**RECORDS SUPPLIED**
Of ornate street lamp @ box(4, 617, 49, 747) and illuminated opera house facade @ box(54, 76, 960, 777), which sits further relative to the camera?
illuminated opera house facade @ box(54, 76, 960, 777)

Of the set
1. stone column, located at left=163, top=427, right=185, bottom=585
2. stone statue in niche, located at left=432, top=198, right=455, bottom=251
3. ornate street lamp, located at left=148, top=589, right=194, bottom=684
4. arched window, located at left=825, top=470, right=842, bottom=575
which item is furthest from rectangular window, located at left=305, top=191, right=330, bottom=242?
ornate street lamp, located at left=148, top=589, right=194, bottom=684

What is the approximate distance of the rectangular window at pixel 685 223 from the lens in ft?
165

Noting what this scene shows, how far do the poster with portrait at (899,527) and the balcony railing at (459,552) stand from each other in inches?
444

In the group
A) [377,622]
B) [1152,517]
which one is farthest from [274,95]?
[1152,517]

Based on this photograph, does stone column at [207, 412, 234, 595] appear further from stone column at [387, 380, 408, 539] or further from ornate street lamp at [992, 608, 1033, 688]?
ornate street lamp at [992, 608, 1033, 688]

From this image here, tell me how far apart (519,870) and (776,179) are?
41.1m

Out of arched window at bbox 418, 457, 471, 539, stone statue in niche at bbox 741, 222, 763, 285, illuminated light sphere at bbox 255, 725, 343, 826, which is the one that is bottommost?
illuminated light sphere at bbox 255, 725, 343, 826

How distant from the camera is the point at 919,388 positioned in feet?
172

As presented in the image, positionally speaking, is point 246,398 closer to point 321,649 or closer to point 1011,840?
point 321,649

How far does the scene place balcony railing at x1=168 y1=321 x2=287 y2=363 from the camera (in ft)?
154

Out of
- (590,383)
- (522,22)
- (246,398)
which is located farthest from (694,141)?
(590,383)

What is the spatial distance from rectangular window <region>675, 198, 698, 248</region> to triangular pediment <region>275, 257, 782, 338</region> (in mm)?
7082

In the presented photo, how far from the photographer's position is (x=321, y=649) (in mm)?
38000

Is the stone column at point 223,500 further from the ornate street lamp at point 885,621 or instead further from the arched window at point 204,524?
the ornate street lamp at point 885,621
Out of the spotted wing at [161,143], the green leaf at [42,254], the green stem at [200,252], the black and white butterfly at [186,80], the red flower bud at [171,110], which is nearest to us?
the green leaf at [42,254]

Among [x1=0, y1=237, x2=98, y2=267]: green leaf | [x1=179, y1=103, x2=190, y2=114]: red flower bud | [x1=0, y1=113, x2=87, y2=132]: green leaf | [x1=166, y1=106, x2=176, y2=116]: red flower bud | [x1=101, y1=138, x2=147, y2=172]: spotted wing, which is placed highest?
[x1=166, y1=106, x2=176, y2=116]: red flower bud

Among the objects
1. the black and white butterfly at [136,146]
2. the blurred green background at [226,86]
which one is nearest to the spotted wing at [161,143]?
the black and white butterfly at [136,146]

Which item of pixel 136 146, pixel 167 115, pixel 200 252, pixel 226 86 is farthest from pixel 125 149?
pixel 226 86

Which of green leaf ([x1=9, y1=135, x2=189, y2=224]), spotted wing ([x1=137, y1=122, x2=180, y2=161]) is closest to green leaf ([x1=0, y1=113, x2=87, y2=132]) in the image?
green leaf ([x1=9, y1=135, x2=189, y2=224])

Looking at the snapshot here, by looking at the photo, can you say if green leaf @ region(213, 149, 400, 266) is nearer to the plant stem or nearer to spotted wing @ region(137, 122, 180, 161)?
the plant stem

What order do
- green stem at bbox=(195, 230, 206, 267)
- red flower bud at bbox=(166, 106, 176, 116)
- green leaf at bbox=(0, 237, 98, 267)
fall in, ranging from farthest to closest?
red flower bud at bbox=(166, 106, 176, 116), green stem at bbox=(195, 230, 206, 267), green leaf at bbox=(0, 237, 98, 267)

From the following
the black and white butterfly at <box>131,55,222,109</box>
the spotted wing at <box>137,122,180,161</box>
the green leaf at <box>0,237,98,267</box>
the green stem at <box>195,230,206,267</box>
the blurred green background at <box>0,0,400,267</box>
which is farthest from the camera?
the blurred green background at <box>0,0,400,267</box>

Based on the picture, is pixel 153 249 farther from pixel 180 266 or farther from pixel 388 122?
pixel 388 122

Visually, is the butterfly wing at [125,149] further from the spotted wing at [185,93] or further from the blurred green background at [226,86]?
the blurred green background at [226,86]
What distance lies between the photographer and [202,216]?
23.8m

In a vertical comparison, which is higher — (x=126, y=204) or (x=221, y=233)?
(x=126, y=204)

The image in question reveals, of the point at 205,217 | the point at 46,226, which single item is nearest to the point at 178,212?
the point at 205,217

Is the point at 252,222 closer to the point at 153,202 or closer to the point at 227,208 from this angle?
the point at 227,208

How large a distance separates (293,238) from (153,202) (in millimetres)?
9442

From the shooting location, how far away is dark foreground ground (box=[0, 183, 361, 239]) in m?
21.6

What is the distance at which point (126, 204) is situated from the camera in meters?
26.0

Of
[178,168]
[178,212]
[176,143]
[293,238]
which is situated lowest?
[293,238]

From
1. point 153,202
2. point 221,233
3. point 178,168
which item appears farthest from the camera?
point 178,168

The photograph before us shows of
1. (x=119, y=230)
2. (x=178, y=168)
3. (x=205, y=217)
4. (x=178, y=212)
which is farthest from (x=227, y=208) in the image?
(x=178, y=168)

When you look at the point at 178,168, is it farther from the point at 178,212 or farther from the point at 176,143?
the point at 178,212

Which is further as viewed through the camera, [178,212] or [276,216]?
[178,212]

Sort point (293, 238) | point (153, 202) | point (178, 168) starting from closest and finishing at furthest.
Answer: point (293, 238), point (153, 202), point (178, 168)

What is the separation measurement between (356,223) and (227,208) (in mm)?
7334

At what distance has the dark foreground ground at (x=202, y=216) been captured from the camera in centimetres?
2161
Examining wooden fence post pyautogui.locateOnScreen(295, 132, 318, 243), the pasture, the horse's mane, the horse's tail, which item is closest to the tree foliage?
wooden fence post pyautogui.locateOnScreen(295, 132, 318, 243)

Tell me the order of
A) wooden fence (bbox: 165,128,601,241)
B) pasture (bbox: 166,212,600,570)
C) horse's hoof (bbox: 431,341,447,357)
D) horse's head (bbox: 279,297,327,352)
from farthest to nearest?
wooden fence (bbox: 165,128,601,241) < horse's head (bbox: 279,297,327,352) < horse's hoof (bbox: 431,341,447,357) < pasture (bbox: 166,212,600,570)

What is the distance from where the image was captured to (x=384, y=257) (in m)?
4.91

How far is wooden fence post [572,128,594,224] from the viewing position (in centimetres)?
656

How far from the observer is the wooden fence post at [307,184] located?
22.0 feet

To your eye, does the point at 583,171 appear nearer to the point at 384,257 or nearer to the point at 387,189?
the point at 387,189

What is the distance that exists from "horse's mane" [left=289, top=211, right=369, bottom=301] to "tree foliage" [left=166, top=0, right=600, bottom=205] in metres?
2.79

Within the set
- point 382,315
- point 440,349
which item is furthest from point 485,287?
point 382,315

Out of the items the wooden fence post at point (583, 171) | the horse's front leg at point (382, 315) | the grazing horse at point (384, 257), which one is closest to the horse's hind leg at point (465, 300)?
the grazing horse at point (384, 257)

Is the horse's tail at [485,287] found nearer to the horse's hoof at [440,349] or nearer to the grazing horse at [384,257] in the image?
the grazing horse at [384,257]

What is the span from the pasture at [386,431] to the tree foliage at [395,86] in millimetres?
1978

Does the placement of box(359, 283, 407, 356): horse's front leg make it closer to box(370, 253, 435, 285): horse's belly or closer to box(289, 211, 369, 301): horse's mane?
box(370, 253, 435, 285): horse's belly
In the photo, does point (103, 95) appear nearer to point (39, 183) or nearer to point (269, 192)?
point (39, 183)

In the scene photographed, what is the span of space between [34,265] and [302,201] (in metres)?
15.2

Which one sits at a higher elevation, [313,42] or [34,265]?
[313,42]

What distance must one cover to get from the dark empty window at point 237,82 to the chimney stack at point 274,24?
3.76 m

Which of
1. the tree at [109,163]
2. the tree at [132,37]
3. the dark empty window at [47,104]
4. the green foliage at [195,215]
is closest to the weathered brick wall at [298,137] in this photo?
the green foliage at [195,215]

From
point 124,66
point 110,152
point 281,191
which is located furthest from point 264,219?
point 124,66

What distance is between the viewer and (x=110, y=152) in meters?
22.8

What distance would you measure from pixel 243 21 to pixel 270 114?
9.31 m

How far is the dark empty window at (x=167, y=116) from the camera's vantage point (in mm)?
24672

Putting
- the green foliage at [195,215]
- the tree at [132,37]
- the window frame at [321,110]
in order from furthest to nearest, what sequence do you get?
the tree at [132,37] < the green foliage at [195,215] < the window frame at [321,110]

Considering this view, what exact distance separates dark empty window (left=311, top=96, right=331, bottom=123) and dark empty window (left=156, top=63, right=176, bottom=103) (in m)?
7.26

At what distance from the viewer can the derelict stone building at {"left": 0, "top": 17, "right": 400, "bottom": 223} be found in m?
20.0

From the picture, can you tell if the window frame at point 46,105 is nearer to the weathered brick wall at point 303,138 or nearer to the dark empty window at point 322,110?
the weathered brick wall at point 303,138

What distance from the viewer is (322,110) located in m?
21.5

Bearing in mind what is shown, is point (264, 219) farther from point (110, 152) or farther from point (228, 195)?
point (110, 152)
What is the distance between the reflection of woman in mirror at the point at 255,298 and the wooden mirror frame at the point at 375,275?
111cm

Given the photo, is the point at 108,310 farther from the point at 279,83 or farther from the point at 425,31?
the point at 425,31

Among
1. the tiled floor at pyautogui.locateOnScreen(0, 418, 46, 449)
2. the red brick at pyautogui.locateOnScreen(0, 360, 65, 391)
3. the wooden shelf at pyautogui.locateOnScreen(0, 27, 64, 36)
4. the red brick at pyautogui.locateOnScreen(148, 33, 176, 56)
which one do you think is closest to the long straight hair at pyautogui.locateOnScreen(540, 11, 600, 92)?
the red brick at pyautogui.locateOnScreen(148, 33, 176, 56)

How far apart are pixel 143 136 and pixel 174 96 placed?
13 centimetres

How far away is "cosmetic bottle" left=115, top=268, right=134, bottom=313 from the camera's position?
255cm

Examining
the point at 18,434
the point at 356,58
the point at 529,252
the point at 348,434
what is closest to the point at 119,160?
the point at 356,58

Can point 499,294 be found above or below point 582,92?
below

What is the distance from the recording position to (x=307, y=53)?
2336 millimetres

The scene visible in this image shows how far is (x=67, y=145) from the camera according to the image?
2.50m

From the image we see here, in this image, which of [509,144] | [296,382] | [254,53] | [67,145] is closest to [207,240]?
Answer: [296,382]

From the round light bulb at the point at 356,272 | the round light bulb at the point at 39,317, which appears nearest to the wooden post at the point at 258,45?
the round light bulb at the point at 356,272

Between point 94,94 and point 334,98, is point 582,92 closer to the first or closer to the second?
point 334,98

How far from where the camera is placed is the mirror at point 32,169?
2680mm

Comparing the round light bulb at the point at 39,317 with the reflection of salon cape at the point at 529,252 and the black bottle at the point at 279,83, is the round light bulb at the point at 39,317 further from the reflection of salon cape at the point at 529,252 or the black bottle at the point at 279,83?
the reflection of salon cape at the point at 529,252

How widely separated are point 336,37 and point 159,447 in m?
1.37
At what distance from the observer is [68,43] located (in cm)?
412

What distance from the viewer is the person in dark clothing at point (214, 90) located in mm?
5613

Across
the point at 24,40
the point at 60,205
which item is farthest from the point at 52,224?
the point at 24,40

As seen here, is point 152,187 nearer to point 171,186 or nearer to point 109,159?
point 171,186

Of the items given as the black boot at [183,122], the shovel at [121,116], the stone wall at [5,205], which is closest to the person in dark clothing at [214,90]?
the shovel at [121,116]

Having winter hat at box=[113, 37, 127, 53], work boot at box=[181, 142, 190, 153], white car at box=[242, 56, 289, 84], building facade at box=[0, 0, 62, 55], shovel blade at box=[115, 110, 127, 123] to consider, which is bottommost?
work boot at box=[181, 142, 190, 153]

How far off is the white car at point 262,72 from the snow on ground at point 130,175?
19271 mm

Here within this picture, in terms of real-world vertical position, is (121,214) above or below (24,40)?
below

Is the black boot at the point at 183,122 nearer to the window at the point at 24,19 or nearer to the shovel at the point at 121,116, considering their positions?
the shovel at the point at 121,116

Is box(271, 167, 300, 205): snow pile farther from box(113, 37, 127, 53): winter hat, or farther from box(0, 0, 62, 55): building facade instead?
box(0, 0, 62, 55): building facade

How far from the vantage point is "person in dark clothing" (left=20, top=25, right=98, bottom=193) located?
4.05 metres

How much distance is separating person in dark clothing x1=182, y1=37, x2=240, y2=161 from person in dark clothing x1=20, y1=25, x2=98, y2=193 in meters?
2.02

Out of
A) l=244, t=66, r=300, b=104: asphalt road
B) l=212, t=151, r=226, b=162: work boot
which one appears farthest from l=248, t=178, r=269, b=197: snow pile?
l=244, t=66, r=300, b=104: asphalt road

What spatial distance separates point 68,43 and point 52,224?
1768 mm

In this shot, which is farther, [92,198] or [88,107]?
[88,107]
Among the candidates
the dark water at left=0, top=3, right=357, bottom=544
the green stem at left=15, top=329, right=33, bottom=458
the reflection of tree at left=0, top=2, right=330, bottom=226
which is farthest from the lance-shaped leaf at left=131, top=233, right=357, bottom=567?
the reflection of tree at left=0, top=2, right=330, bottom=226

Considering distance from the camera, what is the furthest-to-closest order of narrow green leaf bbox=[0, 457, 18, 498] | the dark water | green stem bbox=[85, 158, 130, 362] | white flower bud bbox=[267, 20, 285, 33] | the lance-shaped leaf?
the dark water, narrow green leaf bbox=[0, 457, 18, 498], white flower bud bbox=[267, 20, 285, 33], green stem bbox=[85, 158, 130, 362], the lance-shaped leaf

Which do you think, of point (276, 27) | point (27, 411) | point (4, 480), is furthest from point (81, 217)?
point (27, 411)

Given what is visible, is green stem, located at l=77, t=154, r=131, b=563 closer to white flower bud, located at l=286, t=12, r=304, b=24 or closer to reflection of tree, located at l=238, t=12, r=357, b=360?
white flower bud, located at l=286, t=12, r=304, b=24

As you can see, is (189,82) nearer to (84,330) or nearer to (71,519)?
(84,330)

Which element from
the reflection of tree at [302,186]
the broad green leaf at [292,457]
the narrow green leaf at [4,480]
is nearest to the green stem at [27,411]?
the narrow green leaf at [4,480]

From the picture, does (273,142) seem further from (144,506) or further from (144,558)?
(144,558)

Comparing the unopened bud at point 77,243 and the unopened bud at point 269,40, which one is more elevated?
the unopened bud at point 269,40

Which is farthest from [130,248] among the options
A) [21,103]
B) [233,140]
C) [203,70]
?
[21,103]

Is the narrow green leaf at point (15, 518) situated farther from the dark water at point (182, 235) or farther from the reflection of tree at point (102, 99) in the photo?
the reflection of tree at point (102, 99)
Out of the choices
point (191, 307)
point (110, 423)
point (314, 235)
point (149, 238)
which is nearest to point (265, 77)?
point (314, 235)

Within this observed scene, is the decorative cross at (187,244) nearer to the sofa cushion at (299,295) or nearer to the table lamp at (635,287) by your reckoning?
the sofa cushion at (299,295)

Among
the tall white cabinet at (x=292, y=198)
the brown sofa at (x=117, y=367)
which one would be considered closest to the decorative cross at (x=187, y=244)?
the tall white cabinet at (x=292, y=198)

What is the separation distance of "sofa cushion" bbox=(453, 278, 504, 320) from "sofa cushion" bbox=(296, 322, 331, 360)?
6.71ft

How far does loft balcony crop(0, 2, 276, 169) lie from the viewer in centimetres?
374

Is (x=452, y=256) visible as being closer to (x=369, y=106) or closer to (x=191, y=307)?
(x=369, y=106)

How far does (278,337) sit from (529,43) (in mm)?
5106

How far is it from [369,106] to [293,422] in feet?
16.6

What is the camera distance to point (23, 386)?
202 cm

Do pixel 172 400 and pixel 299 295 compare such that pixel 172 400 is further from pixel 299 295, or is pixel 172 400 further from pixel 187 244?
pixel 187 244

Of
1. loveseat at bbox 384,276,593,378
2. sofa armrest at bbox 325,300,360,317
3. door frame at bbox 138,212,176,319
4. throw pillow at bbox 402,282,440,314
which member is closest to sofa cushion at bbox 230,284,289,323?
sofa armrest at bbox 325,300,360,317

**EXERCISE PROMPT**
Each line from the one containing "Is (x=452, y=256)" to the end of the listing above should be copied exactly, and nothing else.

**COMPLETE RESPONSE**
Is (x=452, y=256) visible as being closer to (x=369, y=106) or closer to (x=191, y=307)?
(x=369, y=106)

How far does (278,337) sit from (529,43) (in mm)?
5106

How far is it from [369,106] to [293,422] in feet?
16.6

What is the camera distance to point (23, 386)?
202 cm

Do pixel 172 400 and pixel 299 295 compare such that pixel 172 400 is further from pixel 299 295, or is pixel 172 400 further from pixel 187 244?
pixel 187 244

Of
1. loveseat at bbox 384,276,593,378
2. sofa armrest at bbox 325,300,360,317
3. door frame at bbox 138,212,176,319
4. throw pillow at bbox 402,282,440,314
which member is closest to sofa cushion at bbox 230,284,289,323?
sofa armrest at bbox 325,300,360,317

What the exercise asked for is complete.